Reputation: 1562
I am just upgrading an older project to Python 3.6, and found out that there are these cool new async / await keywords.
My project contains a web crawler, that is not very performant at the moment, and takes about 7 mins to complete. Now, since I have django restframework in place already to access data of my django application, I thought it would be nice to have a REST endpoint where I could start the crawler from remote with a simple POST request.
However, I don't want the client to synchronously wait for the crawler to complete. I just want to straight away send him the message that the crawler has been started and start the crawler in the background.
from rest_framework import status
from rest_framework.decorators import api_view
from rest_framework.response import Response
from django.conf import settings
from mycrawler import tasks
async def update_all_async(deep_crawl=True, season=settings.CURRENT_SEASON, log_to_db=True):
await tasks.update_all(deep_crawl, season, log_to_db)
@api_view(['POST', 'GET'])
def start(request):
"""
Start crawling.
"""
if request.method == 'POST':
print("Crawler: start {}".format(request))
deep = request.data.get('deep', False)
season = request.data.get('season', settings.CURRENT_SEASON)
# this should be called async
update_all_async(season=season, deep_crawl=deep)
return Response({"Success": {"crawl finished"}}, status=status.HTTP_200_OK)
else:
return Response ({"description": "Start the crawler by calling this enpoint via post.", "allowed_parameters": {
"deep": "boolean",
"season": "number"
}}, status.HTTP_200_OK)
I have read some tutorials, also how to use the loops and stuff, but I don't really get it... Where should I start the loop in this case?
[EDIT] 20/10/2017:
I solved it using threading for now, since it really is a "fire and forget" task. However, I still would like to know how to achieve the same thing using async / await.
Here's my current solution:
import threading
@api_view(['POST', 'GET'])
def start(request):
...
t = threading.Thread(target=tasks.update_all, args=(deep, season))
t.start()
...
Upvotes: 9
Views: 11890
Reputation: 178
This is possible in Django 3.1+, after introducing asynchronous support.
Regarding the asynchronous running loop, you can make use of it by running Django with uvicorn
or any other ASGI server instead of gunicorn
or other WSGI servers.
The difference is that when using an ASGI server, there's already a running loop, while you would need to create one when using WSGI. With ASGI, you can simply define async
functions directly under views.py
or its View Classes's inherited functions.

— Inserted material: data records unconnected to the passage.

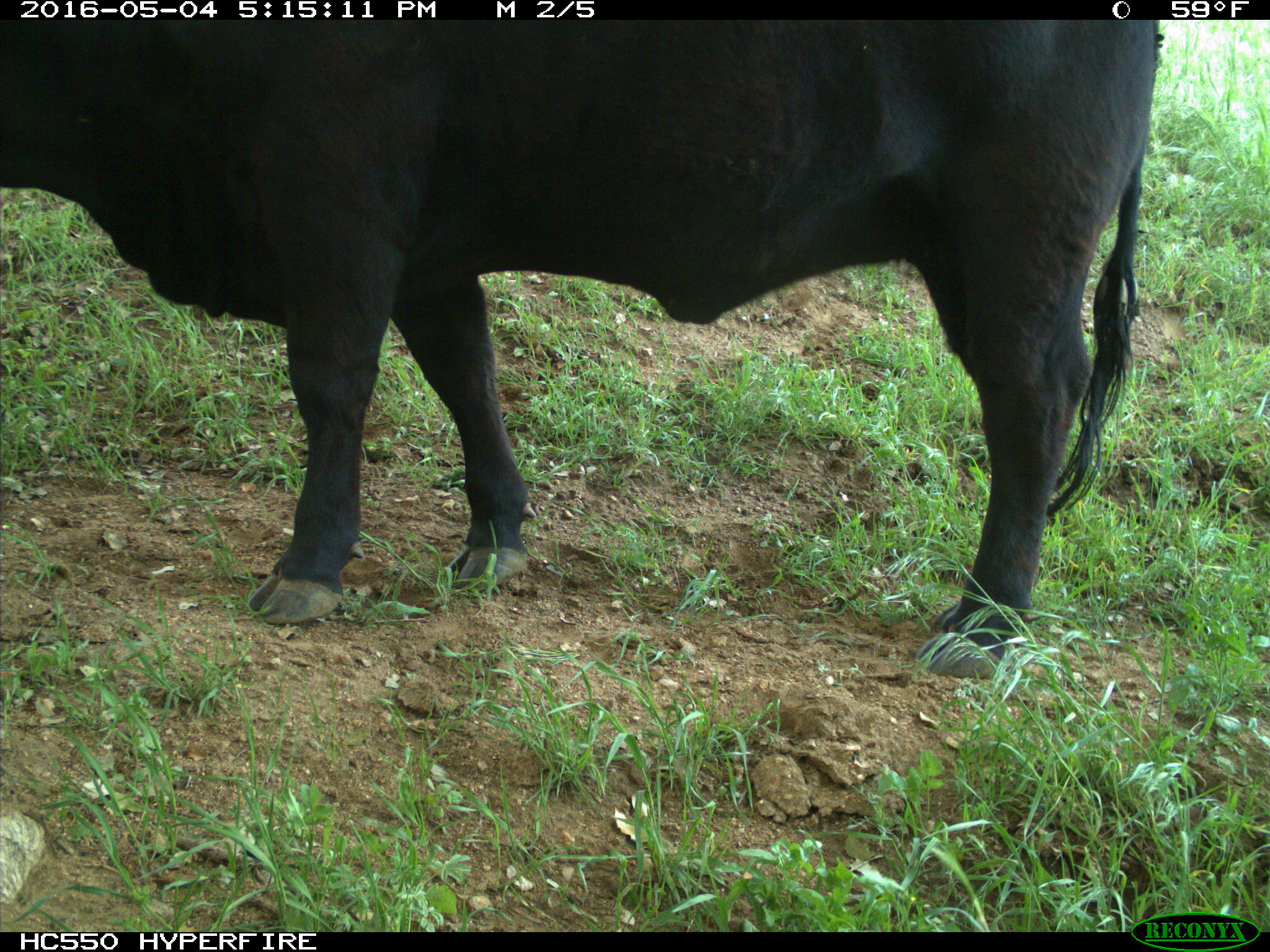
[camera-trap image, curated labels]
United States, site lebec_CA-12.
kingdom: Animalia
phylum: Chordata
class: Mammalia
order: Artiodactyla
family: Bovidae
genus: Bos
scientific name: Bos taurus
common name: domestic cow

Assuming you go with ASGI, you have multiple ways of achieving this, I'll describe a couple (other options could make use of asyncio.Queue
for example):
start()
asyncBy making start()
async, you can make direct use of the existing running loop, and by using asyncio.Task
, you can fire and forget into the existing running loop. And if you want to fire but remember, you can create another Task
to follow up on this one, i.e.:
from rest_framework import status
from rest_framework.decorators import api_view
from rest_framework.response import Response
from django.conf import settings
from mycrawler import tasks
import asyncio
async def update_all_async(deep_crawl=True, season=settings.CURRENT_SEASON, log_to_db=True):
await tasks.update_all(deep_crawl, season, log_to_db)

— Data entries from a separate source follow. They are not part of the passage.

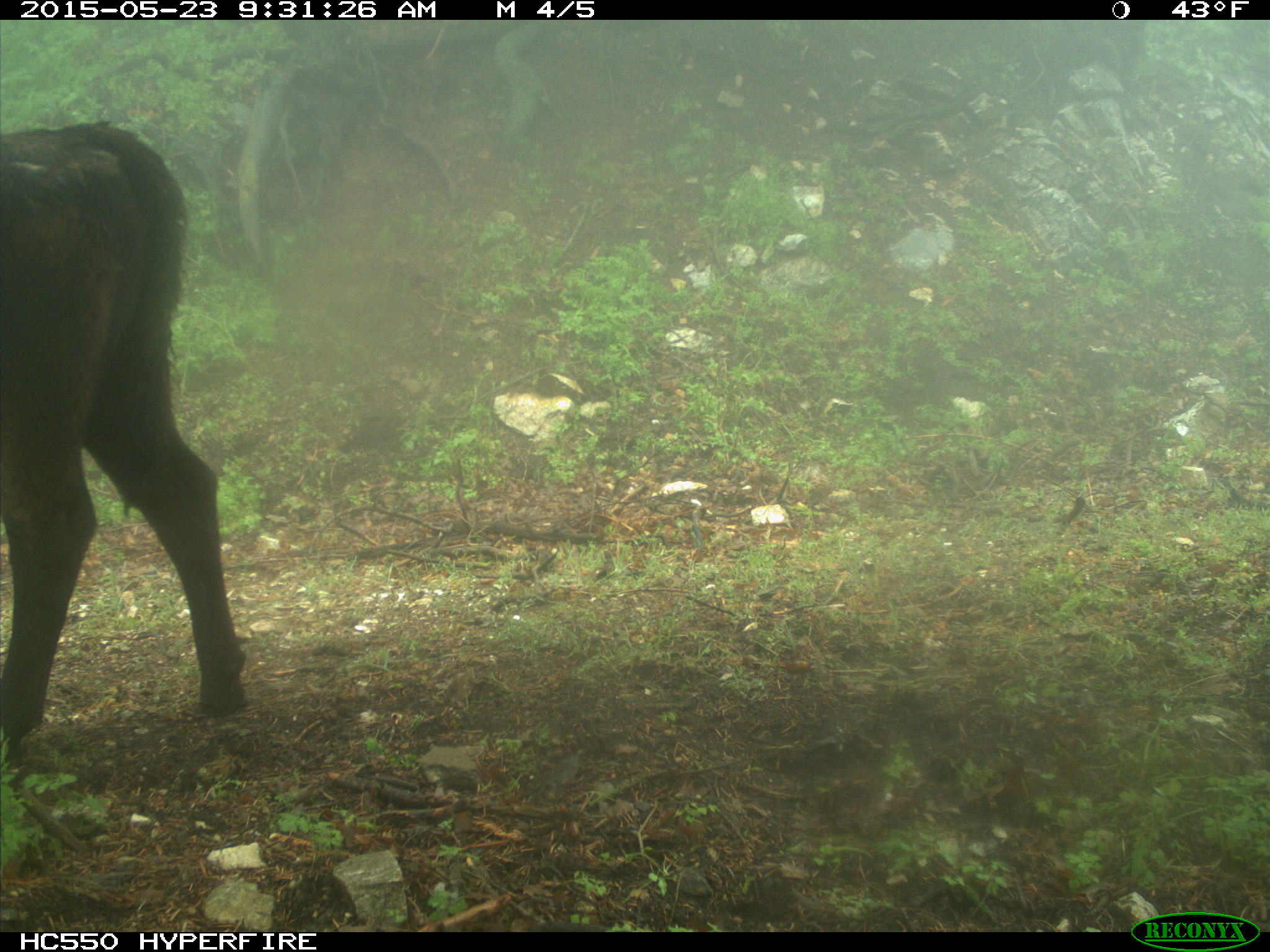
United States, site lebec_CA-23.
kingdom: Animalia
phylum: Chordata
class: Mammalia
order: Artiodactyla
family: Bovidae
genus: Bos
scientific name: Bos taurus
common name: domestic cow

async def follow_up_task(task: asyncio.Task):
await asyncio.sleep(5) # Or any other reasonable number, or a finite loop...
if task.done():
print('update_all task completed: {}'.format(task.result()))
else:
print('task not completed after 5 seconds, aborting')
task.cancel()
@api_view(['POST', 'GET'])
async def start(request):
"""
Start crawling.
"""
if request.method == 'POST':
print("Crawler: start {}".format(request))
deep = request.data.get('deep', False)
season = request.data.get('season', settings.CURRENT_SEASON)

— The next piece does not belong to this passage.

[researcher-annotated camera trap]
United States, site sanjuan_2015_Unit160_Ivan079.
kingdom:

# Once the task is created, it will begin running in parallel
loop = asyncio.get_running_loop()
task = loop.create_task(update_all_async(season=season, deep_crawl=deep))
# Fire up a task to track previous down
loop.create_task(follow_up_task(task))
return Response({"Success": {"crawl finished"}}, status=status.HTTP_200_OK)
else:
return Response ({"description": "Start the crawler by calling this enpoint via post.", "allowed_parameters": {
"deep": "boolean",
"season": "number"
}}, status.HTTP_200_OK)
Sometimes you can't just have an async
function to route the request to in the first place, as it happens with DRF (as of today).
For this, Django provides some useful async
adapter functions, but be aware that switching from sync to async context or vice versa, comes with a small performance penalty of approximately 1ms. Note that this time, the running loop as gathered in the update_all_sync
function instead:
from rest_framework import status
from rest_framework.decorators import api_view
from rest_framework.response import Response
from django.conf import settings
from mycrawler import tasks
import asyncio
from asgiref.sync import async_to_sync
@async_to_sync
async def update_all_async(deep_crawl=True, season=settings.CURRENT_SEASON, log_to_db=True):
#We can use the running loop here in this use case
loop = asyncio.get_running_loop()
task = loop.create_task(tasks.update_all(deep_crawl, season, log_to_db))
loop.create_task(follow_up_task(task))
async def follow_up_task(task: asyncio.Task):
await asyncio.sleep(5) # Or any other reasonable number, or a finite loop...
if task.done():
print('update_all task completed: {}'.format(task.result()))
else:
print('task not completed after 5 seconds, aborting')
task.cancel()
@api_view(['POST', 'GET'])
def start(request):
"""
Start crawling.
"""
if request.method == 'POST':
print("Crawler: start {}".format(request))
deep = request.data.get('deep', False)
season = request.data.get('season', settings.CURRENT_SEASON)
# Make update all "sync"
sync_update_all_sync = async_to_sync(update_all_async)
sync_update_all_sync(season=season, deep_crawl=deep)
return Response({"Success": {"crawl finished"}}, status=status.HTTP_200_OK)
else:
return Response ({"description": "Start the crawler by calling this enpoint via post.", "allowed_parameters": {
"deep": "boolean",
"season": "number"
}}, status.HTTP_200_OK)
In both cases, the function will quickly return the 200, but technically the 2nd option is slower.
IMPORTANT: When using Django, it is common to have DB operations involved in these async operations. DB operations in Django can only be synchronous, at least for now, so you will have to consider this in asynchronous contexts.
sync_to_async()
becomes very handy for these cases.
Upvotes: 8
Reputation: 139
In my opinion, you should have a look at celery, which is a great tool specially designed for asynchronous tasks. It supports Django and it's very useful when you don't want the user to wait for long operations on the server. Each task that runs in the background receives a task_id, which can help you if you want to create another service that, given a task_id, returns whether a specific task has succeded or not, or also how much of it has been done so far.
Upvotes: 5